In formulating his recommendations Jacque Delarosiere decided to put forward proposals that would not need Treaty changes. This was a pragmatic approach.

The proposals before us today are designed to work in the context of current Treaty provisions and Court of Justice jurisdiction.

Within this framework we have devised I believe a workable system that would bring real value added if enacted.

If the European Council gives a fair wind to our suggested approach then I would envisage that I should be able to come back in early Autumn with the legislative proposals to give effect to the architecture set out in today's communication.

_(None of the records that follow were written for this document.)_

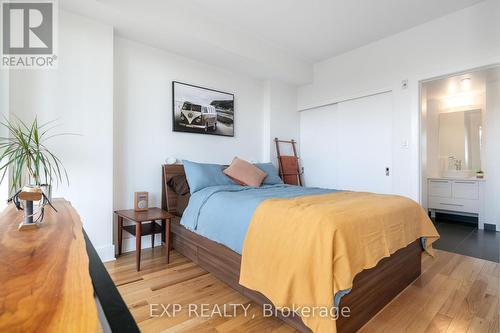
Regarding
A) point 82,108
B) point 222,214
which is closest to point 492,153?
point 222,214

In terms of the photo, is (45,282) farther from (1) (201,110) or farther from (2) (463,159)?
(2) (463,159)

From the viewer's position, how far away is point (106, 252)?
8.54ft

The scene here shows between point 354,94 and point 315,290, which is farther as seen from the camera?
point 354,94

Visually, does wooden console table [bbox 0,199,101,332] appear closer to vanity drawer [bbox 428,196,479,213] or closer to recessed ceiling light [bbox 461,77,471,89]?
recessed ceiling light [bbox 461,77,471,89]

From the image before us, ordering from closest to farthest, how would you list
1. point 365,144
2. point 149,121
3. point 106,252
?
1. point 106,252
2. point 149,121
3. point 365,144

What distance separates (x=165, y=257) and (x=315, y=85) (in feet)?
12.1

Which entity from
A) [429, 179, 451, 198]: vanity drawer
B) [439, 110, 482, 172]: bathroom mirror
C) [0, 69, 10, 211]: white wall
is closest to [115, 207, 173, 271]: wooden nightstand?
[0, 69, 10, 211]: white wall

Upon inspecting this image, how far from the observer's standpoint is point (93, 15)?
247cm

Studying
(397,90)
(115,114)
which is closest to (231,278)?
(115,114)

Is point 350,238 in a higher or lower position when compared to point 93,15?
lower

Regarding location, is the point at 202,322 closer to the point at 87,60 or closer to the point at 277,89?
the point at 87,60

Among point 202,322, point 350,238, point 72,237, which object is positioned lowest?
point 202,322

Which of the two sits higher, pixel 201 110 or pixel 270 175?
pixel 201 110

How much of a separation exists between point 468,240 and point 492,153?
166 cm
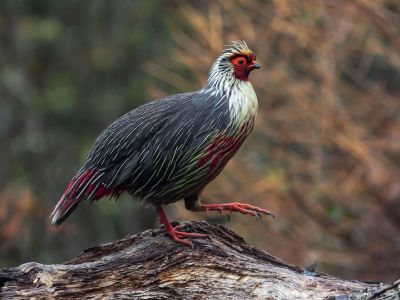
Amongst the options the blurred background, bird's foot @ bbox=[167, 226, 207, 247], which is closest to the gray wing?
bird's foot @ bbox=[167, 226, 207, 247]

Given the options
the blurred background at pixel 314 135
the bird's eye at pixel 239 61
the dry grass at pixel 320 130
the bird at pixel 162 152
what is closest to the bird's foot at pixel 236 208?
the bird at pixel 162 152

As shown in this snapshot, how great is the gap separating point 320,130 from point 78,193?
6271mm

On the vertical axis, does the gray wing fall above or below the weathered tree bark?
above

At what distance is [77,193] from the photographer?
7.80 meters

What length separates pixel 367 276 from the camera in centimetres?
1465

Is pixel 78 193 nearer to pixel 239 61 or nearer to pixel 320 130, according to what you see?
pixel 239 61

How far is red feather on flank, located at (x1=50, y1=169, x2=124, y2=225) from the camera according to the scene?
7.79m

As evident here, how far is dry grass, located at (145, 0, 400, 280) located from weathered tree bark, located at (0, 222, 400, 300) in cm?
597

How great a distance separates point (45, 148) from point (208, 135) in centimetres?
1488

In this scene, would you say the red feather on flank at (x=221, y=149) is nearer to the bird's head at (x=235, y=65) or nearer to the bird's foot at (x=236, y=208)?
the bird's foot at (x=236, y=208)

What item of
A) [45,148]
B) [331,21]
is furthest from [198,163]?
[45,148]

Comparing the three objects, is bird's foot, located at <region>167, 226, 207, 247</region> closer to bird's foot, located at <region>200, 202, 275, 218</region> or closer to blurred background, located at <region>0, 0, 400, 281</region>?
bird's foot, located at <region>200, 202, 275, 218</region>

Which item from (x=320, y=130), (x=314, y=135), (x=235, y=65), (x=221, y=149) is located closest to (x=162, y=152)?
(x=221, y=149)

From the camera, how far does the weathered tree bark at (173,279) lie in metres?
6.88
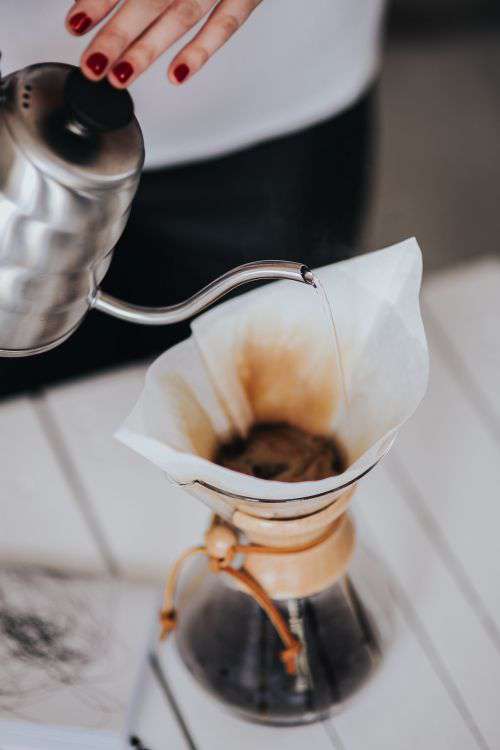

Speaking points Commissioner Almunia

The financial sector, as we know, was one of the main drivers of growth since the creation of the single market in the early 90s, but it also nearly caused the economy to collapse at the turn of the year. The reforms proposed today would for the first time equip the EU with a pan-European macro-prudential supervision system. This is a major breakthrough.

Concretely, for what concerns macro-prudential supervision, the Commission proposes the establishment of a new body, the European Systemic Risk Council that would be entrusted with the role of ensuring macro financial stability in the EU.

Based on appropriate analysis, the Council would be able to detect potential threats to the stability of the entire financial system and, if needed, to issue early warnings about these threats and make recommendations to avoid that they materialise.

In doing so, we will be able to ensure that we escape from the boom-bust dynamic that is at the origin of the systemic failures that have characterised the functioning of our financial systems recently.

We are proposing that this Systemic Risk Council is chaired by the President of the European Central Bank and that the ECB plays a key role in its functioning. Its members would include all the central bank governors of the 27 Member States, the Vice-President of the ECB, the chairpersons of the three new European Supervisory Authorities and a member of the European Commission. This composition reflects the links between micro- and macro supervision and the necessary consistency between those and the role of the Commission.

I would like to add, that it is paramount that the judgements made by the Council are based on information of the utmost quality. Access to information is therefore key. And it is crucial that the warnings and recommendations are followed by action. If this is not the case, the addressees of the warnings, generally the Member States, should have to explain why according to the "act or explain" mechanism.

I will finish by saying that this new body would, obviously, liaise closely with the IMF, the Financial Stability Board and other international systemic-risk counterparts.